Khamenei a rejetté le coronavirus comme étant pas si grave et l’a même appelé une bénédiction!

À cet égard, le quotidien national Ebtekar a écrit mardi: «L’épidémie de coronavirus, comme beaucoup d’autres problèmes en Iran, a été liée à plusieurs problèmes; un fait qui soulève des préoccupations au-delà du problème d’origine. Parmi les sujets de préoccupation figurent l’indifférence et le manque d’attention que les institutions décisionnelles du pays accordent aux expériences humaines et mondiales. »

L’indifférence intentionnelle du régime fait partie de la stratégie des mollahs pour contrôler la société en utilisant ce virus mortel et son taux de mortalité élevé. Blâmer les gens pour la propagation de ce virus sans leur fournir le minimum d’installations hygiéniques témoigne de l’inaction et de l’indifférence intentionnelles des mollahs.

«Il est intéressant de noter que les décideurs et les planificateurs attribuent l’entière responsabilité à la population. C’est comme s’ils avaient rempli toutes leurs fonctions en temps de crise et, selon les protocoles standards, mis en œuvre les messages nécessaires et les mesures appropriées pour la gestion des affaires », a ajouté le quotidien Ebteakr dans son article.

Alors que le régime blâme les gens de ne pas respecter les protocoles de santé, des rapports iraniens indiquent que le coût du traitement des patients atteints de COVID-19, ainsi que des médicaments, augmente.

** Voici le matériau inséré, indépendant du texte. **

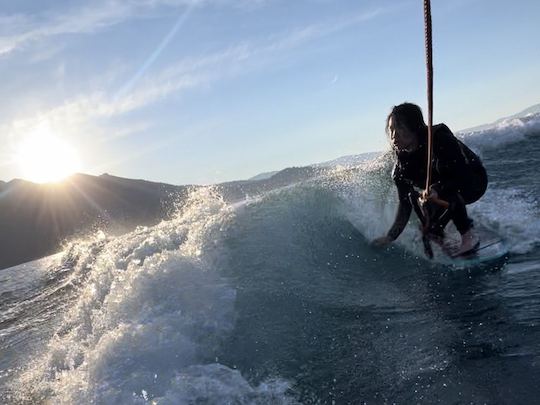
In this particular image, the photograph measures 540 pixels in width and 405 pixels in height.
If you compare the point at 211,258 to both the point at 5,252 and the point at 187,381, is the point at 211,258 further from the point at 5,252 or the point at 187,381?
the point at 5,252

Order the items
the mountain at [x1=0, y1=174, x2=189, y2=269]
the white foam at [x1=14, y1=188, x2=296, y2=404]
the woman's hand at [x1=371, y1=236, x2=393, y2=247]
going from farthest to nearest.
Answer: the mountain at [x1=0, y1=174, x2=189, y2=269] → the woman's hand at [x1=371, y1=236, x2=393, y2=247] → the white foam at [x1=14, y1=188, x2=296, y2=404]

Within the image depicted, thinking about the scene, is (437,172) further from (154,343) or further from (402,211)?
(154,343)

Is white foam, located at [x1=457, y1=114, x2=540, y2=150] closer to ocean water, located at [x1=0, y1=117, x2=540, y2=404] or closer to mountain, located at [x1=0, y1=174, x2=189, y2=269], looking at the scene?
ocean water, located at [x1=0, y1=117, x2=540, y2=404]

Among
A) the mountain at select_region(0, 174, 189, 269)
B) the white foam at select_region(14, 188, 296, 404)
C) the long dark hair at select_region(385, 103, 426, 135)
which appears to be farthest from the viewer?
the mountain at select_region(0, 174, 189, 269)

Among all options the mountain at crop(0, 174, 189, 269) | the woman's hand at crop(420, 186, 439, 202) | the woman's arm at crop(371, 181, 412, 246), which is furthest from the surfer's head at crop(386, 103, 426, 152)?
the mountain at crop(0, 174, 189, 269)

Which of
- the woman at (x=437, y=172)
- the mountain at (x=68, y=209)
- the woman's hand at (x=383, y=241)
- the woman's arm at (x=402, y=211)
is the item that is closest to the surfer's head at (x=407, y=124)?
the woman at (x=437, y=172)

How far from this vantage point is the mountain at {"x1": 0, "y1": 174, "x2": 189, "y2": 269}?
130m

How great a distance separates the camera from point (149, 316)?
21.6ft

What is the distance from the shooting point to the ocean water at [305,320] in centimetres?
430

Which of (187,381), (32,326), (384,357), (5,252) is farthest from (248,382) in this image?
(5,252)

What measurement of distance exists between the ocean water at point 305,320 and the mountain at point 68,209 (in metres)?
114

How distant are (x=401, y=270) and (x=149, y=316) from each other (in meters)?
3.69

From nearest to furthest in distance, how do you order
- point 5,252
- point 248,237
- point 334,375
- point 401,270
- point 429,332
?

À cet égard, le quotidien public Seday-e Eslahat a écrit mardi: «Hossein Ali Shahriari, président de la Commission de la santé du Parlement, a déclaré que ses patients avaient payé des factures de 54 millions de Tomans, 20 millions de Tomans et 15 millions de Tomans pour être traité ou hospitalisé en raison du coronavirus. »

En d’autres termes, tout en étant aux prises avec la pauvreté, les gens doivent payer entre 545 $ et 1 964 $.

Pendant tout ce temps, le salaire moyen d’un travailleur iranien est de 69,54 $ (selon le site Web gouvernemental Iran Talent) et le salaire moyen des employés iraniens ne dépasse pas 196 $ (selon l’agence de presse officielle ISNA).